Problems to solve:
[a] In the excerpt on services-firm network security, what did survey respondents name as their top strategic networking and security priority?
[b] Pull out, word for word, the stretch from "Services firms are" through "commissioned by Aryaka." in the excerpt on services-firm network security.

* START Document segment *

Services firms are grappling with significant new networking and security challenges as they increasingly transition towards digital-first operations, according to The State of Network Security in Business and Professional Services, a report commissioned by Aryaka.

The business services sector is evolving to accommodate modern business needs. Legal, consulting, HR, property management, and other services companies are delivering solutions through the cloud and ramping up SaaS adoption to support remote and hybrid work. These decentralized, complex, cloud-based environments are harder to secure than traditional environments, introducing a range of new attack surfaces. Resource-constrained IT teams are struggling to protect apps and infrastructure in these settings, which can grow quickly in scale.

SaaS Performance and Security Demands Vex Strained IT Teams

Services organizations are looking to modernize their networks to support remote and hybrid work while ensuring consistent service quality across cloud-native applications and client-facing platforms. Survey respondents said their top strategic networking and security priority was improving application and SaaS performance (72%), followed by gaining network and security observability (68%) and simplifying operations and reducing IT burden (48%). These priorities underscore that the sector is optimizing for user experience and operational agility.

* END Document segment *
* START Material provided *

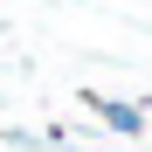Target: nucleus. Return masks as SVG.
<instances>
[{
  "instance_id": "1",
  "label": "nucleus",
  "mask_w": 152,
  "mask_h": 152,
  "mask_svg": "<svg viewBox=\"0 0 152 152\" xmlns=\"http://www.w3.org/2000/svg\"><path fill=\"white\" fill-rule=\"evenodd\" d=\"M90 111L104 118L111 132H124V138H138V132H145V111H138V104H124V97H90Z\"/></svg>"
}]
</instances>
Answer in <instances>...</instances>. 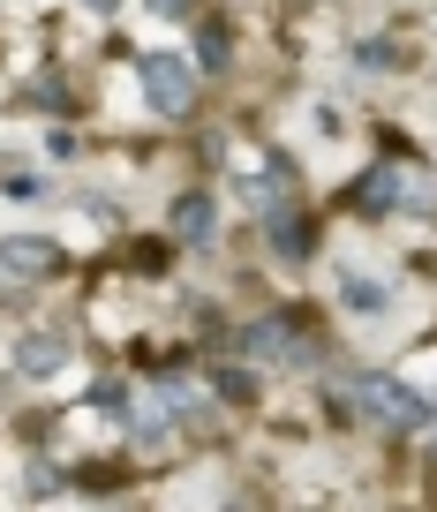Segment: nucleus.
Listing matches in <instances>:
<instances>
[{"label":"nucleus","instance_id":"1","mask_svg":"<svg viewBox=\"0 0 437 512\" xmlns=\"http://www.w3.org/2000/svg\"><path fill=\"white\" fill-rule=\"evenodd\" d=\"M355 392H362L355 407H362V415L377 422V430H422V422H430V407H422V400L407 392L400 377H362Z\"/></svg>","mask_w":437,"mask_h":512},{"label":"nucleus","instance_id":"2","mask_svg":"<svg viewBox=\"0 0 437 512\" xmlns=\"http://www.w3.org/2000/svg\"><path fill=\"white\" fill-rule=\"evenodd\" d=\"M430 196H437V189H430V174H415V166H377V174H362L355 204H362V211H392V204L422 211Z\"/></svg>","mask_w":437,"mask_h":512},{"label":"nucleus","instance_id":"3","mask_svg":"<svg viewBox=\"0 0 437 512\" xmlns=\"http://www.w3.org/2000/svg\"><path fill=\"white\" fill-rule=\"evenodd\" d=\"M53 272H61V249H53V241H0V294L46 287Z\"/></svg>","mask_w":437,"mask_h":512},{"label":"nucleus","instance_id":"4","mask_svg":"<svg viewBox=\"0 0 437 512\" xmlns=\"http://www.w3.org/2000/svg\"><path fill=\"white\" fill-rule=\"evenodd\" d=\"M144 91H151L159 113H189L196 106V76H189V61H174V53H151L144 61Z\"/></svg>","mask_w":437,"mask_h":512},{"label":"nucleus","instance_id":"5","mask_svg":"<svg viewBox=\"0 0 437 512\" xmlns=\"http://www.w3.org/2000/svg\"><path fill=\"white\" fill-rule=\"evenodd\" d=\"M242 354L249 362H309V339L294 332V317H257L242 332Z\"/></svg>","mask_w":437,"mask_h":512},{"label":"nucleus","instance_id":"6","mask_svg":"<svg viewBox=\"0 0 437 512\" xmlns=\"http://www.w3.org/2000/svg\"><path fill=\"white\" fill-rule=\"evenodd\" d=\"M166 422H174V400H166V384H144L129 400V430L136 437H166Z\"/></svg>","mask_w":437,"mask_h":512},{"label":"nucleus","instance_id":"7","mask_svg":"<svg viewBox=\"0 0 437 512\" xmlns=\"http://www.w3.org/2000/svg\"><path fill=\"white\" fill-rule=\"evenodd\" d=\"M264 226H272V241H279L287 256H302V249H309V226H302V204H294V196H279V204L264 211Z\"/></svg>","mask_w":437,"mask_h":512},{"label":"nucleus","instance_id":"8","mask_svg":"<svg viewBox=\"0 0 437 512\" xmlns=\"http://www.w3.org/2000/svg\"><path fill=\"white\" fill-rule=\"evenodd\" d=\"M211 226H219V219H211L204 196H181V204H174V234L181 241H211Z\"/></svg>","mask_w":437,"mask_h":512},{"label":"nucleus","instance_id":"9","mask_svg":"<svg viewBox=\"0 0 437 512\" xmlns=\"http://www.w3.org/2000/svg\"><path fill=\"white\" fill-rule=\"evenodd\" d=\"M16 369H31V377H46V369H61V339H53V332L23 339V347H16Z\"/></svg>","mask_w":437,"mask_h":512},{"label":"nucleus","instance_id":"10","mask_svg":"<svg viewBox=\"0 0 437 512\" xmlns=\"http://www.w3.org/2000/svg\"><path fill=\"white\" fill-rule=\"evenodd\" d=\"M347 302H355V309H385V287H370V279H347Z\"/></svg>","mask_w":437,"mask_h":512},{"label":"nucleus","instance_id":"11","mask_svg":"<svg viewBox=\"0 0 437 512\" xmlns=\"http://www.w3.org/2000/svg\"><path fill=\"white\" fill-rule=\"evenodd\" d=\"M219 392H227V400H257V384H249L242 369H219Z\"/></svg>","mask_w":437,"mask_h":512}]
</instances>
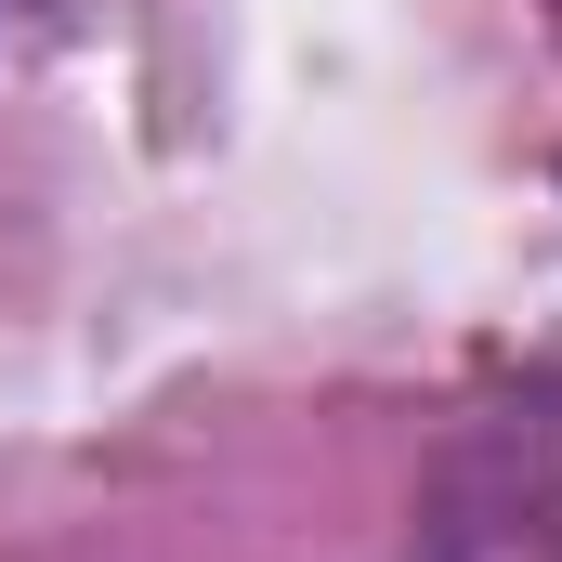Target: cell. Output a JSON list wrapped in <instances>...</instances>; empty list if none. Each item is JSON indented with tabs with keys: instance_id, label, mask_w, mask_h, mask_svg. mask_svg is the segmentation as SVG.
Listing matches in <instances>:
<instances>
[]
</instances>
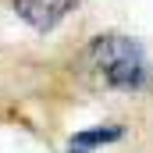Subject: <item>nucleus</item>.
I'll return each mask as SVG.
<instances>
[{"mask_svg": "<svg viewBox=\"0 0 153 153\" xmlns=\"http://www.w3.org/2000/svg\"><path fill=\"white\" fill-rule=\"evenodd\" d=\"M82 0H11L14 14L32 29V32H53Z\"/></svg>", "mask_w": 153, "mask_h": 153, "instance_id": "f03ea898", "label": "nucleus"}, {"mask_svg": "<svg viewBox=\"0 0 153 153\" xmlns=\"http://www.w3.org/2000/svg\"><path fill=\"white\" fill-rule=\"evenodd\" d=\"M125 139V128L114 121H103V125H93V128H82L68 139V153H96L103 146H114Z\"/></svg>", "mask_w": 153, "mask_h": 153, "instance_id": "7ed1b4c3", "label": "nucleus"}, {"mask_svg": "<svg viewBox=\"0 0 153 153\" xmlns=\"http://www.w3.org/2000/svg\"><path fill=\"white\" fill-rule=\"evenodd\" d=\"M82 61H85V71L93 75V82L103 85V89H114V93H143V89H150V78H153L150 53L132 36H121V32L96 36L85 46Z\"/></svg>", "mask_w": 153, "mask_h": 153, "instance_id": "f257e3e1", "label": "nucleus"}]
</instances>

* END Material provided *

Answers to the exercise:
[a] Improving application and SaaS performance (72%).

[b]
Services firms are grappling with significant new networking and security challenges as they increasingly transition towards digital-first operations, according to The State of Network Security in Business and Professional Services, a report commissioned by Aryaka.